Pretty sure ground on a USB port is not tied to earth ground on a 3-pin AC power cord.
And I am pretty sure it is on virtually all desktops as they all have a  3-pin power cord as well as virtually all laptops and USFF machines whose power cord has a 3-pin plug.  Those with a 2-pin plug are obviously the exception.

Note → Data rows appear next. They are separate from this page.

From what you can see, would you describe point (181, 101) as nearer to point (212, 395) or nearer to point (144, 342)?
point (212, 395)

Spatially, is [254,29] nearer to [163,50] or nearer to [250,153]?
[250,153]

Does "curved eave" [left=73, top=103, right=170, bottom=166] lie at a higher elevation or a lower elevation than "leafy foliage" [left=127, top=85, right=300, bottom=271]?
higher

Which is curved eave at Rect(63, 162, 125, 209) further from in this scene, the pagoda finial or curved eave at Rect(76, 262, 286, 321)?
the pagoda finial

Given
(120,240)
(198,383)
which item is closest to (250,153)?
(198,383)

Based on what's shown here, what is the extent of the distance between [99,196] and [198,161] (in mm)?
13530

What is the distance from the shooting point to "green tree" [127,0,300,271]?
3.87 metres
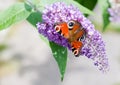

If you are measuring a difference in voltage potential, there is one.
Possibly, which is why the grounds must be tied together to remove that difference.  If something burns, then one of your power supplies is dangerously faulty and you found out the hard way.

Perehama

And I am pretty sure it is on virtually all desktops as they all have a  3-pin power cord as well as virtually all laptops and USFF machines whose power cord has a 3-pin plug.  Those with a 2-pin plug are obviously the exception.
Possibly, which is why the grounds must be tied together to remove that difference.  If something burns, then one of your power supplies is dangerously faulty and you found out the hard way.
In USB, there are 4 grounds related to this discussion. Earth Ground, Chassis Ground and Supply Ground and Signal Ground. Earth Ground is the longest round pin of a 3-prong power plug that gets connected to a wall outlet that is connected to a rod buried in the actual ground. Chassis Ground is the shielding around the USB wires, the metal connector housing, etc. that connect all metal surfaces to ground static charges. Supply Ground, which is one of 4 pins inside the USB connector, and one of 4 wires inside a USB cable, is the negative pole of the 5 volt rail of the power supply and is commonly decoupled from Earth Ground as can be seen in this schematic of an ATX power supply. The symbol for Earth Ground is a vertical line with 3 horizontal lines beneath it in decreasing size from top to bottom. The symbol for Supply Ground is a vertical line with a single thick horizontal line. Chassis Ground looks like and upside down TV antenna. Signal Ground is and upside down triangle. Supply Grounds must be tied as Signal Ground references Supply Ground.
F=C/V=(A*s)/V=J/V^2=(W*s)/V^2=(N*m)/V^2=C^2/J=C^2/(N*m)=(s^2*C^2)/(m^2*Kg)=s/Ω=1/(Ω*Hz)=s^2/H

Paul__B

Well, if you think that the black wires on your ATX power supplies are not connected to the chassis and ground pin of the IEC connector, I suggest you go test a few and be incredulous!  :smiley-roll:

Perehama

Well, if you think that the black wires on your ATX power supplies are not connected to the chassis and ground pin of the IEC connector, I suggest you go test a few and be incredulous!  :smiley-roll:
You are right. A simple continuity test between the USB ground pin and the ground pin would make this discussion moot.
F=C/V=(A*s)/V=J/V^2=(W*s)/V^2=(N*m)/V^2=C^2/J=C^2/(N*m)=(s^2*C^2)/(m^2*Kg)=s/Ω=1/(Ω*Hz)=s^2/H

Southpark

You are right. A simple continuity test between the USB ground pin and the ground pin would make this discussion moot.
Did you do such a measurement?

Paul__B

We will see.

I did before posting, and on the two I tested, the black output wires were grounded.  I shall be most interested to hear if anyone does not find it so.